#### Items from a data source
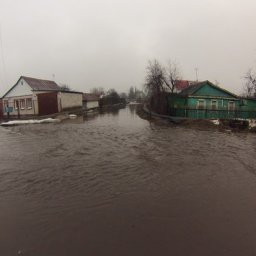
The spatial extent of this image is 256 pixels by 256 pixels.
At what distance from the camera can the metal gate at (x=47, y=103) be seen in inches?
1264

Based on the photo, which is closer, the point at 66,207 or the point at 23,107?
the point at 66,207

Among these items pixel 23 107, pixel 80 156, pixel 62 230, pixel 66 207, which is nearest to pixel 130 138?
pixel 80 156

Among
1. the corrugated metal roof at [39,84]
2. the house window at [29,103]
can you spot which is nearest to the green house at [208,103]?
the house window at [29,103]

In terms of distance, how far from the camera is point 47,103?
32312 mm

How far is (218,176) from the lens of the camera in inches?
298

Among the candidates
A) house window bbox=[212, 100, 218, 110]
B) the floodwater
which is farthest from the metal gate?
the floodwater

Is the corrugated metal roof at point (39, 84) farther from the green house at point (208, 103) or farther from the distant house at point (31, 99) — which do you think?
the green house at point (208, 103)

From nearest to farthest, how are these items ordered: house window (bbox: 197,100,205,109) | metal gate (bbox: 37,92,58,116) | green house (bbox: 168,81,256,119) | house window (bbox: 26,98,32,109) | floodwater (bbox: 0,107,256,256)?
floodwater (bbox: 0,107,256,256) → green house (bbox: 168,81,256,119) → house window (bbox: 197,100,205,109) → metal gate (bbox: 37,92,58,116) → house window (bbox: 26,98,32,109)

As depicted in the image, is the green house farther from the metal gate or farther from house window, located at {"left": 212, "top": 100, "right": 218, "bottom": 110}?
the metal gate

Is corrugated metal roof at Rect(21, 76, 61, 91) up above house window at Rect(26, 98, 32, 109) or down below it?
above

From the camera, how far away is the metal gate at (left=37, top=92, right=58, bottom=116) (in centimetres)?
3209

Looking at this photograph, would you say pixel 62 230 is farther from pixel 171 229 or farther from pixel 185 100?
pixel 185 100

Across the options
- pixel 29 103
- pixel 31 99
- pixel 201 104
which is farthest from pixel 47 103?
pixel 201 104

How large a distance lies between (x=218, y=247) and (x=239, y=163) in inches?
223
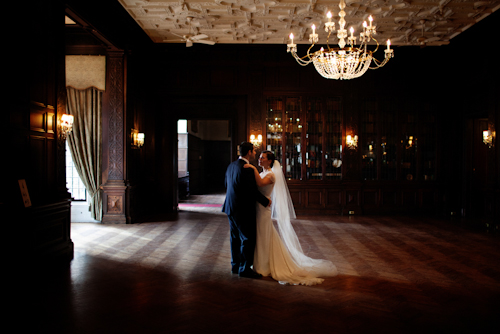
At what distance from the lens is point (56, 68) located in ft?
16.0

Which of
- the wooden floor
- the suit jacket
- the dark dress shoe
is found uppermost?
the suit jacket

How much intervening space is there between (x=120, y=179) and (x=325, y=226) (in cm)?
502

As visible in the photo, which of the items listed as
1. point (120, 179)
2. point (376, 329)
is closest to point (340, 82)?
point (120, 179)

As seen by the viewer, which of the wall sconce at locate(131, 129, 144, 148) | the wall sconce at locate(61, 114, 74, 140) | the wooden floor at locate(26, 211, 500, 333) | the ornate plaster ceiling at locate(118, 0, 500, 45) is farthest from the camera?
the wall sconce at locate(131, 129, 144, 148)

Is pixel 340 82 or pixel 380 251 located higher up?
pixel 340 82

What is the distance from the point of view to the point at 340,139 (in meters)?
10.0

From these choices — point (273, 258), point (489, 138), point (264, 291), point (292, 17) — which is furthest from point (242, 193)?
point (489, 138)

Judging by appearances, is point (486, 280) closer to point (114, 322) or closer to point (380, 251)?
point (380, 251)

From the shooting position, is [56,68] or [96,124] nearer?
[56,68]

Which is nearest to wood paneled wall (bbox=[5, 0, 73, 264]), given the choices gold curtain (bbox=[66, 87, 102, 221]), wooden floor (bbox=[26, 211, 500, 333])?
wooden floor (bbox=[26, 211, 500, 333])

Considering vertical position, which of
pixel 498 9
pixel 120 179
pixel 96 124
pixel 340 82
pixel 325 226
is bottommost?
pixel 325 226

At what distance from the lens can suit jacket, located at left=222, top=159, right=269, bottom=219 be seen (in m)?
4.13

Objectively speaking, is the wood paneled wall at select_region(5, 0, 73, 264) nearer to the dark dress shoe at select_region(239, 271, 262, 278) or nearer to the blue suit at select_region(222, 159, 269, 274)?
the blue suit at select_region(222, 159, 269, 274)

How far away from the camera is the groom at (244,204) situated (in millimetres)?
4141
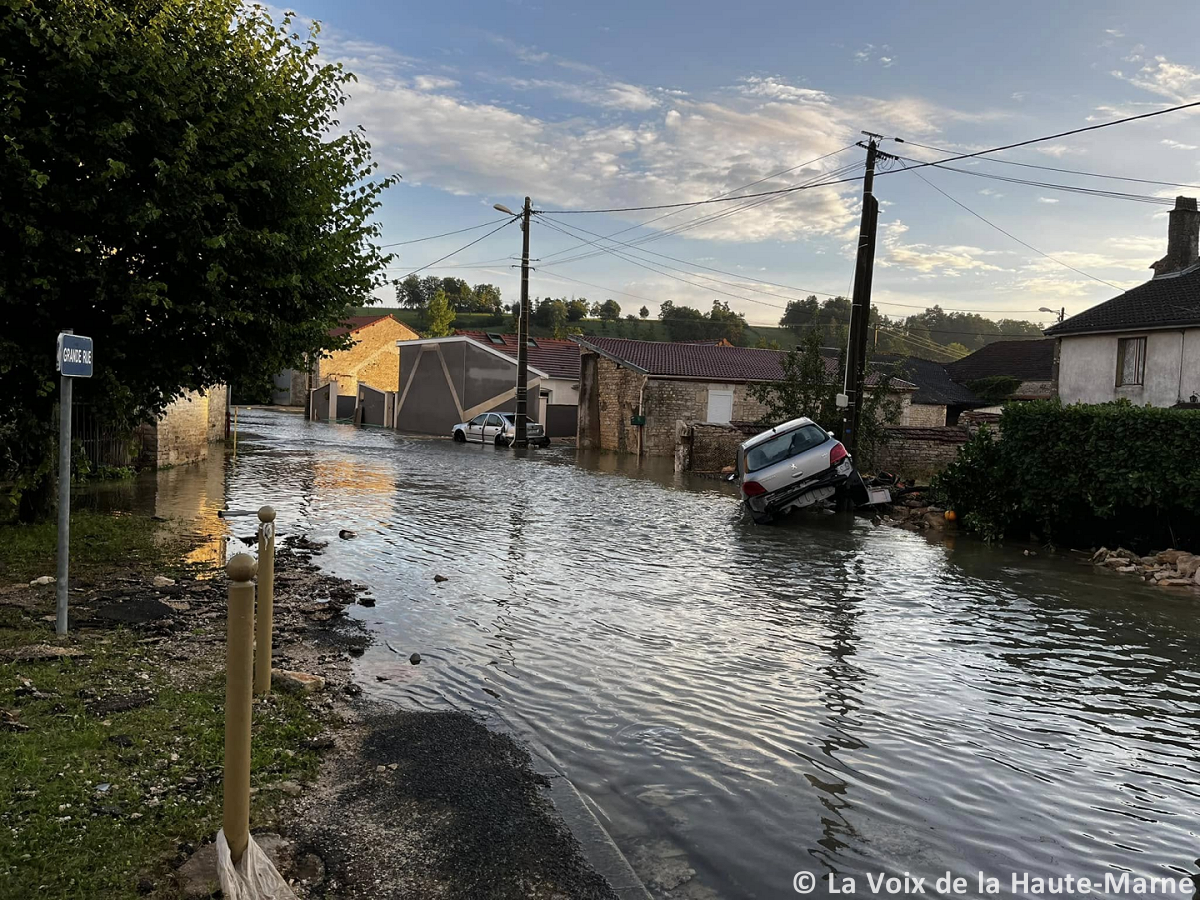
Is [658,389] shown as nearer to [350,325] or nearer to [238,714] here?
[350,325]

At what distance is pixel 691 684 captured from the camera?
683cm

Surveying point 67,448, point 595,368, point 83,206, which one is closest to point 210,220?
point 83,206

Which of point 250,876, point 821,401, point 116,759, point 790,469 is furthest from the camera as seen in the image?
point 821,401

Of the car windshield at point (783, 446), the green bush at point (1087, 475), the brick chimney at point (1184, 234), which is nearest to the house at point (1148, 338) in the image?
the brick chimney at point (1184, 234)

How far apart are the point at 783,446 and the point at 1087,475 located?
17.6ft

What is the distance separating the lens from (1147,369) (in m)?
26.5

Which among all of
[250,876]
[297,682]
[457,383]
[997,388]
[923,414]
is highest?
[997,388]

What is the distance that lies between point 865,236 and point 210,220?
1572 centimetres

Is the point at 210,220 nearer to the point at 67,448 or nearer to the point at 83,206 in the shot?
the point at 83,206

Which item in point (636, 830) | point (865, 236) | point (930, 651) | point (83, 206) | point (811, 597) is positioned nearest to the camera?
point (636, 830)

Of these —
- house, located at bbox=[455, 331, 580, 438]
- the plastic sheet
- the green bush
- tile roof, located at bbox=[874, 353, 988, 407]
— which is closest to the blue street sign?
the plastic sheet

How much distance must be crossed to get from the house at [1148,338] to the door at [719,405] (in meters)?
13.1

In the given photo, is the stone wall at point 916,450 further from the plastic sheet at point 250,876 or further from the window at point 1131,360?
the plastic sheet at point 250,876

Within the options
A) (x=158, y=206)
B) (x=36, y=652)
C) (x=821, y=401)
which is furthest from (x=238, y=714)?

#### TASK DIRECTIONS
Starting with the line that contains "Is [658,389] shown", output every line through the end of the listing above, unchanged.

#### WRITTEN SOLUTION
Is [658,389] shown as nearer to [350,325] or nearer to [238,714] here?
[350,325]

At what distance is pixel 691 684 captured from the camera?
683cm

Surveying point 67,448, point 595,368, point 83,206, which one is closest to point 210,220?
point 83,206

Which of point 250,876, point 821,401, point 116,759, point 790,469 is furthest from the camera as seen in the image?
point 821,401

Of the car windshield at point (783, 446), the green bush at point (1087, 475), the brick chimney at point (1184, 234), which is nearest to the house at point (1148, 338) in the image?
the brick chimney at point (1184, 234)

How far apart are the point at 783,446 and the point at 1087,475 located?
17.6ft

What is the distance separating the lens from (1147,369) (in m)?
26.5

Which among all of
[250,876]
[297,682]
[457,383]
[997,388]
[923,414]
is highest?
[997,388]

What is the distance that lies between point 865,236 and point 210,220?
1572 centimetres

Is the point at 210,220 nearer to the point at 67,448 or nearer to the point at 83,206 in the shot?
the point at 83,206

Which item in point (636, 830) | point (865, 236) | point (930, 651) | point (83, 206) | point (811, 597) is positioned nearest to the camera?
point (636, 830)

Of these —
- house, located at bbox=[455, 331, 580, 438]
- the plastic sheet
- the green bush
- tile roof, located at bbox=[874, 353, 988, 407]
— which is closest to the blue street sign?
the plastic sheet

How much distance must be crossed to get from the house at [1148,338] to the door at [719,405] (in meters)?
13.1

In the given photo, is the stone wall at point 916,450 further from the plastic sheet at point 250,876 or further from the window at point 1131,360?
the plastic sheet at point 250,876

Within the options
A) (x=158, y=206)
B) (x=36, y=652)
C) (x=821, y=401)
which is furthest from (x=238, y=714)?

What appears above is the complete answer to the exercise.